The RAB increased its territorial jurisdiction with the approval of a new constitution in July of 1971. It could now accept membership for buildings throughout all of New York City.
Also in 1976 came the settlement of a major lawsuit involving the RAB. Starting in the summer of 1975, members of local 32J initiated suit against RAB member buildings for sexual gender discrimination in that they weren’t receiving equal pay to their male peers in Local 32B. The RAB was able to help negotiate a settlement for member buildings wherein each plaintiff would receive $100 in “back pay” and by October of 1975 agreements would provide for equal pay for female members of Local 32J.
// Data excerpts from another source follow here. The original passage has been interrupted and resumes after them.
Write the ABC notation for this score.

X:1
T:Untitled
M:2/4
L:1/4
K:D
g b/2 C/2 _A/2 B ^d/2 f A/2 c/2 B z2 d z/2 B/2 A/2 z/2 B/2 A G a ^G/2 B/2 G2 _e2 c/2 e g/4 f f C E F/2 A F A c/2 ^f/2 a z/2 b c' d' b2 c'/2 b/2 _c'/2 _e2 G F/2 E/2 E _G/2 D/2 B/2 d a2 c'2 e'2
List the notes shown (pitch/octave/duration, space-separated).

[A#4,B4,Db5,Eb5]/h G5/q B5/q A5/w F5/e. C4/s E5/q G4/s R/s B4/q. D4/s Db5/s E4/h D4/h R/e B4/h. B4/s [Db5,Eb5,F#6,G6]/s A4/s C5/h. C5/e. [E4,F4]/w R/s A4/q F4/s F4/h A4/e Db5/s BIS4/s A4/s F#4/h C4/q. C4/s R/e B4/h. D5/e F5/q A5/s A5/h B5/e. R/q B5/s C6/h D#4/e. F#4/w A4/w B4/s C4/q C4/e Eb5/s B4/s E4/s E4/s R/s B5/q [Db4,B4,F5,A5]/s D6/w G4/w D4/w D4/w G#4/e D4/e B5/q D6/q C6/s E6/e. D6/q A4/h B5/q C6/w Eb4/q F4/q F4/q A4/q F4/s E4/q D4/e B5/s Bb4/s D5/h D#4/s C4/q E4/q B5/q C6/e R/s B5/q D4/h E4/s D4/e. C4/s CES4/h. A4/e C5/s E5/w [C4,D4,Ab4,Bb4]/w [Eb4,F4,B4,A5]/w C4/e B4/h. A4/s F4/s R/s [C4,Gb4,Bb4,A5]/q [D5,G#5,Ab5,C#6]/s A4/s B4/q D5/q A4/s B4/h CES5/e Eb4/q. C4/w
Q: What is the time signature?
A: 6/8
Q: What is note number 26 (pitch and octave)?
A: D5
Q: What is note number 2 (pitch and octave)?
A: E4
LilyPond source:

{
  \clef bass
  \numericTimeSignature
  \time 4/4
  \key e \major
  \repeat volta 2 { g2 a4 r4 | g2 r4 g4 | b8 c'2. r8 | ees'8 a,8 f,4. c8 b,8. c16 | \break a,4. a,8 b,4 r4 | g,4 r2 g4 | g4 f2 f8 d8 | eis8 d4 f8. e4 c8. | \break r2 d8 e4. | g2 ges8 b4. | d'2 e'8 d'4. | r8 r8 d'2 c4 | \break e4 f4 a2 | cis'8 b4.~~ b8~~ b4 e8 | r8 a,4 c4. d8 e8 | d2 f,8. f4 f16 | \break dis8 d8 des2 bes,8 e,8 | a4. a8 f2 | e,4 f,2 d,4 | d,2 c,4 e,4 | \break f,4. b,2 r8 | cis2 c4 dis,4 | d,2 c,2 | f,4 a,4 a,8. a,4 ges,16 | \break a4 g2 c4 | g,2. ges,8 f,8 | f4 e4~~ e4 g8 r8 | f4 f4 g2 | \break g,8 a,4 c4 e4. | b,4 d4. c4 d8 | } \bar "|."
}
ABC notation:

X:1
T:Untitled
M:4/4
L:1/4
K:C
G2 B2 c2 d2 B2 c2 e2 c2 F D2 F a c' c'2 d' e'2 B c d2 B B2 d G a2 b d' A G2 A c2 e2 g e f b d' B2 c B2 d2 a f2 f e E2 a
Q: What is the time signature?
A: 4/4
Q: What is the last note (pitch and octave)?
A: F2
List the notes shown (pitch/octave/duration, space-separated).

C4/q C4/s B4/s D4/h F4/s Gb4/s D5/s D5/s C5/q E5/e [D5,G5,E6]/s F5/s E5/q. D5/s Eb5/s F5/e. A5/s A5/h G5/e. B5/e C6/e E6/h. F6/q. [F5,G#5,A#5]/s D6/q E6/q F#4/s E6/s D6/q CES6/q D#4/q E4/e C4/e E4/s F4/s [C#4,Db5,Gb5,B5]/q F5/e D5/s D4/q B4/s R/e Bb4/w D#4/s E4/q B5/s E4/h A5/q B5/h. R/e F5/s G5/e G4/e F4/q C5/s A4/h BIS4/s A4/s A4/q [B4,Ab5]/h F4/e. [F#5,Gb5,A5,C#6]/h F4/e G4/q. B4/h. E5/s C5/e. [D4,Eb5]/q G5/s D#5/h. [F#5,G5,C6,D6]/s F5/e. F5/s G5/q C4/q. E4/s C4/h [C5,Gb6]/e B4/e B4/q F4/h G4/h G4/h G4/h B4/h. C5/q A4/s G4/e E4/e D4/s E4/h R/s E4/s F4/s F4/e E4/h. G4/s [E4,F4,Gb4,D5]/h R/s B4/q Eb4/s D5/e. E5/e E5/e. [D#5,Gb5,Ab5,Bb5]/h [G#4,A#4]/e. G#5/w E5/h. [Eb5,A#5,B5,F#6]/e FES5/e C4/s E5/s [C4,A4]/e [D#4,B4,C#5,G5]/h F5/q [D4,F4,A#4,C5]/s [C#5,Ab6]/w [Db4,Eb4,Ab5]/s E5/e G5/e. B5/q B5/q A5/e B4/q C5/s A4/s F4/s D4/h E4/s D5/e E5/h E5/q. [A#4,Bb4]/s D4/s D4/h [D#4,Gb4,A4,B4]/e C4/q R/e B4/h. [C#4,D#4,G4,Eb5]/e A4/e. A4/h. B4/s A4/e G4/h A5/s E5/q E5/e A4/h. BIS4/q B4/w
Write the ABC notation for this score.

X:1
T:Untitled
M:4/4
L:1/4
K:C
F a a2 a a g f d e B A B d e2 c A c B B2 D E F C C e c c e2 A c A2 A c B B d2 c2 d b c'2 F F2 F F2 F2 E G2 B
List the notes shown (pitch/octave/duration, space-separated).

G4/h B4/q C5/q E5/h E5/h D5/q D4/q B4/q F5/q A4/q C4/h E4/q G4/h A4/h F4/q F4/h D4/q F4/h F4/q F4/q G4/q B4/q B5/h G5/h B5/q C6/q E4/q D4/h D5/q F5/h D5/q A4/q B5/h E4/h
In 1978 the RAB became a multi-employer association. This eliminated the need for ratification by union membership in order for negotiated agreements to become binding on RAB members. That same year the RAB, along with other partners established of the Office of the Contract Arbitrator where future arbitrations between the parties would be held.
In 1991, Local 32BJ went on strike in 3000 apartment buildings. This strike lasted twelve days.
The RAB experienced its next major commercial building strike in 1996. It was the longest strike in the industry in the past 50 years, and lasted for 31 days, starting from January 4 and lasting until February 5. This was the longest strike for any industry in 1996 in terms of lost worker hours. However, the RAB was able to help its members maintain most of their essential building operations, keeping actual service disruptions to a minimum and, in addition, to negotiate a fair and acceptable contract settlement.
In 2000, the RAB’s residential agreements implemented a host of new programs including a 401(k) supplemental retirement savings program.
The industry suffered greatly in the attacks of September 11, 2001. 28 union members lost their lives in the tragedy, and 1,740 were left jobless. To cope, the parties agreed on the suspension of “bumping rights” until February of 2002, created a preferential hiring list for employees displaced as a result of the attacks, provided for the continuation of health benefits for families of the deceased as well as displaced workers, and supplemental unemployment benefits to those awaiting new positions.
In 2006 the RAB was involved in an arbitration that would soon go all the way up to the United States Supreme Court, Pyett v. The Pennsylvania Building Corp. For years, the RAB worked towards the goal of having discrimination complaints resolved through grievance and arbitration rather than through the judicial system. In 1998 it modified clauses in collective bargaining agreements to provide for the arbitration of such complaints, and also appeared as an Amicus in cases involving the “arbitrability” of discrimination complaints. In 2009 the Supreme Court held that a clear and unmistakable provision of a CBA requiring arbitration of ADEA claims is enforceable.
Also in 2008, the RAB further expanded its reach and acted in an advisory capacity in negotiations held in Washington D.C., Virginia, and Maryland. In December of 2009, Howard Rothschild was appointed President of the RAB after the sudden passing of then-President James Berg. Rothschild continues to serve as President today.
A few years later New York City and the building service industry suffered another major loss as a result of Hurricane Sandy. Losses to health, supplemental unemployment, and legal fund benefits totaled to about $1,030,000.00. The RAB again worked to extend benefits to affected employees, and avoided bumping issues in commercial buildings.
Currently the RAB sits on multiple committees and serves as a representative of the building service industry. To date, the RAB has 4,077 Commercial and Residential Building members as well as building maintenance contractor members who employ more than 20,000 members of Local 32BJ. The RAB continues to negotiate collective bargaining agreements on behalf of building owners who employ the major unions in the building service industry, which include SEIU, Local 32BJ, Local 94, IUOE, and a Craft Groups.